Familiar faces will lead the N.C. General Assembly over the next two years. The N.C. House and Senate both re-elected their top leaders without opposition as lawmakers returned to work in Raleigh.

The N.C. General Assembly, both the House and Senate, convened for the 2021-22 session noon Wednesday, Jan. 13.

A unanimous House elected Rep. Tim Moore, R-Cleveland, to a record-tying fourth term as House speaker. The House’s Democratic leader, Rep. Robert Reives, D-Chatham, explained that his party decided not to put forward a candidate. The move was designed to show an interest in avoiding partisan bickering.

Sen. Phil Berger, R-Rockingham, will serve as sixth term as president pro tempore after a unanimous re-election. Senate Democrats also decided not to put forward a candidate for the chamber’s top job.

The opening session was mostly ceremonial. The only debate in the Senate involved face masks. Senate Minority Leader Dan Blue, D-Wake, told colleagues he had been planning to put forward an amendment to Senate rules that would require masks in the Senate chamber.
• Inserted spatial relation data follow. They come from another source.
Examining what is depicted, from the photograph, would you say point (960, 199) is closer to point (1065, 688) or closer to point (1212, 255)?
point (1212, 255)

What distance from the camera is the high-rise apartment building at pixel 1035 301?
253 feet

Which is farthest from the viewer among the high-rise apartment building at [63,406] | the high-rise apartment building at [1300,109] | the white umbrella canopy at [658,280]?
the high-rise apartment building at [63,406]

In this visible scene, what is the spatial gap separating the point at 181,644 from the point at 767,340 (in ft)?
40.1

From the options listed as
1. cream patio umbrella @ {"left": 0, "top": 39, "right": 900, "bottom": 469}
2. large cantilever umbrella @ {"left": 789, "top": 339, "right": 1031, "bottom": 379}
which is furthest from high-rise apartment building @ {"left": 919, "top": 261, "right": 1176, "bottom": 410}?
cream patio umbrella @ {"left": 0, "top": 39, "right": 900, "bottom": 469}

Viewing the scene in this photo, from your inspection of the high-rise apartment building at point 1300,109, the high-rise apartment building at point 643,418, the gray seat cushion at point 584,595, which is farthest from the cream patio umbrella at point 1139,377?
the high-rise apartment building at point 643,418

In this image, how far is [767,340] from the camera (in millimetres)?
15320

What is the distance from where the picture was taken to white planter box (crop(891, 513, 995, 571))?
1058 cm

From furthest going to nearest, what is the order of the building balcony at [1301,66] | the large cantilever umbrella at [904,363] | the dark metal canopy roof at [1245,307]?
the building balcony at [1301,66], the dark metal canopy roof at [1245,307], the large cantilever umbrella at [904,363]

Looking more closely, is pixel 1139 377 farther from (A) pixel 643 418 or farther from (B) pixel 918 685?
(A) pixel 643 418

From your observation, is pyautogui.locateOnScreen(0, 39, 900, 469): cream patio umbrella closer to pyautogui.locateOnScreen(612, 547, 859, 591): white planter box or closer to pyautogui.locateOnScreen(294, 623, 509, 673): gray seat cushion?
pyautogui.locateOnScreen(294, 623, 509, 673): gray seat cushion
After seeing near-universal masks for members and staff in the opening session, Blue dropped that plan. Senators unanimously adopted chamber rules as proposed. Berger told Blue he would continue to recommend that Republican lawmakers wear masks during Senate sessions.

Berger hit on a variety of subjects in addressing the session. He recognized new Lt. Gov. Mark Robinson and new N.C. Supreme Court justices, including his son Phil Berger Jr. and Tamara Barringer.

Berger talked about the COVID-19 pandemic and the state’s response.

“Social ties are strained, government competencies and coffers are stressed, and countless lives have changed in ways we couldn’t have anticipated,” he said. “And after a year of waking each morning with the hope that someday we can go back to the way things were, thanks to the fastest successful vaccine development in history, we finally have the slight glimmer of what hopefully is a light at the end of the tunnel.

“That is something to celebrate.”

But an economic downtown is not, though the state has experience in dealing with such problems. 

“Because of steps taken over the past 10 years, we have the financial cushion of reserves and unspent revenues to bolster our state’s finances,” he said.

Berger also talked about working with Gov. Roy Cooper and paid tribute to former Senate leader Marc Basnight, who died last month. He talked about the violence in Washington, D.C., and the rule of law. He quoted Abraham Lincoln.

“So, today,” Berger said, “I take to heart Lincoln’s instruction that sober reason replace violent passions so each of us can faithfully advance our policy preferences through the civility and respect we show for each other and for the institution in which we are privileged to serve.”

“It’s critical,” Berger said, “that we put down the rhetorical weapons that inflame more division and, as Lincoln says, let reverence for the laws “be preached from the pulpit, proclaimed in legislative halls, and enforced in courts of justice.

“Legislators come and go. Majorities expand and fade. But the institution must endure. All of us, from the most senior to the most junior, have a solemn responsibility to protect our form of government and honor the rule of law.”